===== TEXTO PARA LEITURA =====
TRF-5 livra Alemão de 80 anos de condenação
DEMITRI TÚLIO. demitri@opovo.com.br
O
líder do milionário furto do Banco Central (BC) de Fortaleza, Antônio
Jussivan Alves dos Santos – o Alemão, não cabe em si de satisfação. E
não é para menos. Uma decisão do Tribunal Regional Federal da 5ª Região
(TRF-5), em Recife (PE), o livrou da condenação de 80 anos, 10 meses e
20 dias de prisão em regime fechado. É isso mesmo. O TRF-5 extinguiu, no
último mês, a pena por “lavagem de dinheiro praticado por organização
criminosa”, aplicada pelo juiz Danilo Fontenele da 11ª Vara Federal.
===== LISTA DE DADOS =====
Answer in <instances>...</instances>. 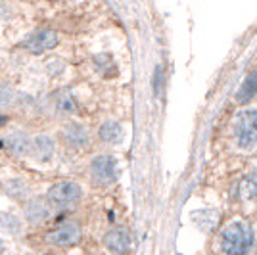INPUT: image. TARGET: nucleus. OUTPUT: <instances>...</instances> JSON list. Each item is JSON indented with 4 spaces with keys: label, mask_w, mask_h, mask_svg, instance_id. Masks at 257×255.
Wrapping results in <instances>:
<instances>
[{
    "label": "nucleus",
    "mask_w": 257,
    "mask_h": 255,
    "mask_svg": "<svg viewBox=\"0 0 257 255\" xmlns=\"http://www.w3.org/2000/svg\"><path fill=\"white\" fill-rule=\"evenodd\" d=\"M29 152L35 156V160H39L41 163H46L50 161V158L54 156V142L50 137L46 135H39L31 140L29 144Z\"/></svg>",
    "instance_id": "nucleus-9"
},
{
    "label": "nucleus",
    "mask_w": 257,
    "mask_h": 255,
    "mask_svg": "<svg viewBox=\"0 0 257 255\" xmlns=\"http://www.w3.org/2000/svg\"><path fill=\"white\" fill-rule=\"evenodd\" d=\"M58 44V35L52 29H39L25 39L23 46L31 54H44Z\"/></svg>",
    "instance_id": "nucleus-6"
},
{
    "label": "nucleus",
    "mask_w": 257,
    "mask_h": 255,
    "mask_svg": "<svg viewBox=\"0 0 257 255\" xmlns=\"http://www.w3.org/2000/svg\"><path fill=\"white\" fill-rule=\"evenodd\" d=\"M0 230L12 234V236L20 234L23 230L22 219H20L16 213H10V211L0 213Z\"/></svg>",
    "instance_id": "nucleus-16"
},
{
    "label": "nucleus",
    "mask_w": 257,
    "mask_h": 255,
    "mask_svg": "<svg viewBox=\"0 0 257 255\" xmlns=\"http://www.w3.org/2000/svg\"><path fill=\"white\" fill-rule=\"evenodd\" d=\"M64 140L67 142V146L71 148H83L88 140V135H86V129L83 125H77V123H71L64 129Z\"/></svg>",
    "instance_id": "nucleus-12"
},
{
    "label": "nucleus",
    "mask_w": 257,
    "mask_h": 255,
    "mask_svg": "<svg viewBox=\"0 0 257 255\" xmlns=\"http://www.w3.org/2000/svg\"><path fill=\"white\" fill-rule=\"evenodd\" d=\"M219 242L225 253H247L253 245V228L246 221H232L223 228Z\"/></svg>",
    "instance_id": "nucleus-1"
},
{
    "label": "nucleus",
    "mask_w": 257,
    "mask_h": 255,
    "mask_svg": "<svg viewBox=\"0 0 257 255\" xmlns=\"http://www.w3.org/2000/svg\"><path fill=\"white\" fill-rule=\"evenodd\" d=\"M81 240V226L75 221H65L58 228H54L52 232L46 234V242L58 247H71L79 244Z\"/></svg>",
    "instance_id": "nucleus-4"
},
{
    "label": "nucleus",
    "mask_w": 257,
    "mask_h": 255,
    "mask_svg": "<svg viewBox=\"0 0 257 255\" xmlns=\"http://www.w3.org/2000/svg\"><path fill=\"white\" fill-rule=\"evenodd\" d=\"M81 198H83V188L71 181L56 182L48 190V200L62 209H73L75 205H79Z\"/></svg>",
    "instance_id": "nucleus-2"
},
{
    "label": "nucleus",
    "mask_w": 257,
    "mask_h": 255,
    "mask_svg": "<svg viewBox=\"0 0 257 255\" xmlns=\"http://www.w3.org/2000/svg\"><path fill=\"white\" fill-rule=\"evenodd\" d=\"M92 179L100 186H107L117 179V160L111 156H98L90 163Z\"/></svg>",
    "instance_id": "nucleus-5"
},
{
    "label": "nucleus",
    "mask_w": 257,
    "mask_h": 255,
    "mask_svg": "<svg viewBox=\"0 0 257 255\" xmlns=\"http://www.w3.org/2000/svg\"><path fill=\"white\" fill-rule=\"evenodd\" d=\"M58 109L60 111H73L75 109V102L69 94H64L60 100H58Z\"/></svg>",
    "instance_id": "nucleus-18"
},
{
    "label": "nucleus",
    "mask_w": 257,
    "mask_h": 255,
    "mask_svg": "<svg viewBox=\"0 0 257 255\" xmlns=\"http://www.w3.org/2000/svg\"><path fill=\"white\" fill-rule=\"evenodd\" d=\"M29 144H31V139L23 131H16L4 140V146H6V150L10 152L12 156H25L29 152Z\"/></svg>",
    "instance_id": "nucleus-10"
},
{
    "label": "nucleus",
    "mask_w": 257,
    "mask_h": 255,
    "mask_svg": "<svg viewBox=\"0 0 257 255\" xmlns=\"http://www.w3.org/2000/svg\"><path fill=\"white\" fill-rule=\"evenodd\" d=\"M25 219L31 224H43L50 219V203L46 198H33L25 205Z\"/></svg>",
    "instance_id": "nucleus-7"
},
{
    "label": "nucleus",
    "mask_w": 257,
    "mask_h": 255,
    "mask_svg": "<svg viewBox=\"0 0 257 255\" xmlns=\"http://www.w3.org/2000/svg\"><path fill=\"white\" fill-rule=\"evenodd\" d=\"M234 137L238 146L244 150L253 148L257 144V111L246 109L242 111L234 125Z\"/></svg>",
    "instance_id": "nucleus-3"
},
{
    "label": "nucleus",
    "mask_w": 257,
    "mask_h": 255,
    "mask_svg": "<svg viewBox=\"0 0 257 255\" xmlns=\"http://www.w3.org/2000/svg\"><path fill=\"white\" fill-rule=\"evenodd\" d=\"M12 100H14V90H12V86L0 83V107L8 106Z\"/></svg>",
    "instance_id": "nucleus-17"
},
{
    "label": "nucleus",
    "mask_w": 257,
    "mask_h": 255,
    "mask_svg": "<svg viewBox=\"0 0 257 255\" xmlns=\"http://www.w3.org/2000/svg\"><path fill=\"white\" fill-rule=\"evenodd\" d=\"M238 192H240V198L242 200L257 203V171L249 173L247 177L242 179L240 186H238Z\"/></svg>",
    "instance_id": "nucleus-13"
},
{
    "label": "nucleus",
    "mask_w": 257,
    "mask_h": 255,
    "mask_svg": "<svg viewBox=\"0 0 257 255\" xmlns=\"http://www.w3.org/2000/svg\"><path fill=\"white\" fill-rule=\"evenodd\" d=\"M4 192L8 194V198L16 200V202H23L31 196V190H29V184L20 179V177H14V179H8L6 184H4Z\"/></svg>",
    "instance_id": "nucleus-11"
},
{
    "label": "nucleus",
    "mask_w": 257,
    "mask_h": 255,
    "mask_svg": "<svg viewBox=\"0 0 257 255\" xmlns=\"http://www.w3.org/2000/svg\"><path fill=\"white\" fill-rule=\"evenodd\" d=\"M100 139L107 144H117L123 140V129L115 121H107L100 127Z\"/></svg>",
    "instance_id": "nucleus-15"
},
{
    "label": "nucleus",
    "mask_w": 257,
    "mask_h": 255,
    "mask_svg": "<svg viewBox=\"0 0 257 255\" xmlns=\"http://www.w3.org/2000/svg\"><path fill=\"white\" fill-rule=\"evenodd\" d=\"M104 244L109 251H113V253H123V251H127L128 247H131V234H128L127 228H111L109 232L104 236Z\"/></svg>",
    "instance_id": "nucleus-8"
},
{
    "label": "nucleus",
    "mask_w": 257,
    "mask_h": 255,
    "mask_svg": "<svg viewBox=\"0 0 257 255\" xmlns=\"http://www.w3.org/2000/svg\"><path fill=\"white\" fill-rule=\"evenodd\" d=\"M255 92H257V71H253V73L247 75L246 81L242 83L238 94H236V102L238 104H246V102H249L255 96Z\"/></svg>",
    "instance_id": "nucleus-14"
}]
</instances>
=====
> [TAREFA A]
Segundo a notícia sobre o Alemão, qual juiz aplicou a pena por lavagem de dinheiro?
> [TAREFA B]
Copie da notícia sobre o Alemão o trecho que vai de "TRF-5 livra Alemão" até "11ª Vara Federal.", incluindo este último.
> [TAREFA C]
Prossiga com a notícia sobre o Alemão a partir da última frase apresentada.
Os dados são um material à parte, sem relação com a notícia.

> [RESPOSTA A]
O juiz Danilo Fontenele, da 11ª Vara Federal.

> [RESPOSTA B]
TRF-5 livra Alemão de 80 anos de condenação
DEMITRI TÚLIO. demitri@opovo.com.br
O
líder do milionário furto do Banco Central (BC) de Fortaleza, Antônio
Jussivan Alves dos Santos – o Alemão, não cabe em si de satisfação. E
não é para menos. Uma decisão do Tribunal Regional Federal da 5ª Região
(TRF-5), em Recife (PE), o livrou da condenação de 80 anos, 10 meses e
20 dias de prisão em regime fechado. É isso mesmo. O TRF-5 extinguiu, no
último mês, a pena por “lavagem de dinheiro praticado por organização
criminosa”, aplicada pelo juiz Danilo Fontenele da 11ª Vara Federal.

> [RESPOSTA C]
Para
tentar impedir que Alemão saia quase impune do crime que sumiu com
perto de R$ 165 milhões da caixa forte do BC, a Procuradoria Regional da
República da 5ª Região (PRR-5) decidiu recorrer da decisão do TRF-5. Um
constrangimento jurídico entre Recife e Fortaleza. A PRR-5, que
protocolou petição no último 24 de janeiro para tentar correr atrás do
prejuízo para a sociedade, foi contrária à denúncia feita em 2015 pelo
Ministério Público Federal no Ceará. E recorreu agora, após concordar
com o fim da condenação do assaltante pela “lavagem” do dinheiro
roubado.
A extinção foi defendida pelo desembargador federal
Paulo Roberto de Oliveira Lima, relator do processo e teve a
concordância da procuradora Maria do Socorro Paiva e dos demais
integrantes da turma. O magistrado se convenceu, baseado na argumentação
da advogada Erbênia Rodrigues, que Alemão era o injustiçado de parte da
história do furto ao Banco Central, ocorrido em 2005.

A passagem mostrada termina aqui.